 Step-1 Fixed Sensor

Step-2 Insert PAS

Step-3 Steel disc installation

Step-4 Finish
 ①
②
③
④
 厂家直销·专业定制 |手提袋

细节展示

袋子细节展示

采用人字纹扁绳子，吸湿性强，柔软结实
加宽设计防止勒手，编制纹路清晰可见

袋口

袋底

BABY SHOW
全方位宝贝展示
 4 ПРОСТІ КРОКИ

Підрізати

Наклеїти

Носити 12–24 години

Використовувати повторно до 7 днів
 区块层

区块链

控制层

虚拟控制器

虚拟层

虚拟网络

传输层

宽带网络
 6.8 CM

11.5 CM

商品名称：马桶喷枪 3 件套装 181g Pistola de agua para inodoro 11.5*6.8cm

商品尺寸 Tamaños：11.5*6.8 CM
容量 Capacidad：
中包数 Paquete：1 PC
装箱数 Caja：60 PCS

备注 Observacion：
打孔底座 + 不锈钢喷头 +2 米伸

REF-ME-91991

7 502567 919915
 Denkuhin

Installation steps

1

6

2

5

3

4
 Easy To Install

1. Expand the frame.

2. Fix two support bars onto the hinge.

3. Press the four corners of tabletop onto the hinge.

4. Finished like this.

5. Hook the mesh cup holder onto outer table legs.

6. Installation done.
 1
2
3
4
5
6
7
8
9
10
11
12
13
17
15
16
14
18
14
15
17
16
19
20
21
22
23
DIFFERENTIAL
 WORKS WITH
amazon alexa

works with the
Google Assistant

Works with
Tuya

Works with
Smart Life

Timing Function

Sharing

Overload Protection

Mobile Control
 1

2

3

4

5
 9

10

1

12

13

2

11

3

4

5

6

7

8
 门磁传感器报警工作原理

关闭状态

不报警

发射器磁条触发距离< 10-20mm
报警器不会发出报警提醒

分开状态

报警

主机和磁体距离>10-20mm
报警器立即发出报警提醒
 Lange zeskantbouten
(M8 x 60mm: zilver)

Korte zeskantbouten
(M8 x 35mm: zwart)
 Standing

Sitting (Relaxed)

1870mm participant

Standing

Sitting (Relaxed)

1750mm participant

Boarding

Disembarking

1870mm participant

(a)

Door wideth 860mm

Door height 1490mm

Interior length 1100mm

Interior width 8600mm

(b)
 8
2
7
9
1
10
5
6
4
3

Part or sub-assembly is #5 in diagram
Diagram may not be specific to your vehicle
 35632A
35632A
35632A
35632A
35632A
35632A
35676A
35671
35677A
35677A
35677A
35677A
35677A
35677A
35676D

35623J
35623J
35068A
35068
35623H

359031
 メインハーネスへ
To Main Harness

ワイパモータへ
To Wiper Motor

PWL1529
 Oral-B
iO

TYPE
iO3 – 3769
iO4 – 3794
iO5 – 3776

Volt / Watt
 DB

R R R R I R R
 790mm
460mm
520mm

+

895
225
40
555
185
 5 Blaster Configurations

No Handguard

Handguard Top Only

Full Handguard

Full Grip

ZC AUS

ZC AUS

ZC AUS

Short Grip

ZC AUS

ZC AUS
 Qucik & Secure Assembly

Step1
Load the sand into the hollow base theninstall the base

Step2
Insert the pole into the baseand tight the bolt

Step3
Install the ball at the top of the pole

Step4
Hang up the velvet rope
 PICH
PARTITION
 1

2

........

:: What to work on ::
When a line of the material above contains the string "onto", it counts. State the total and nothing more.

:: Completed task ::
3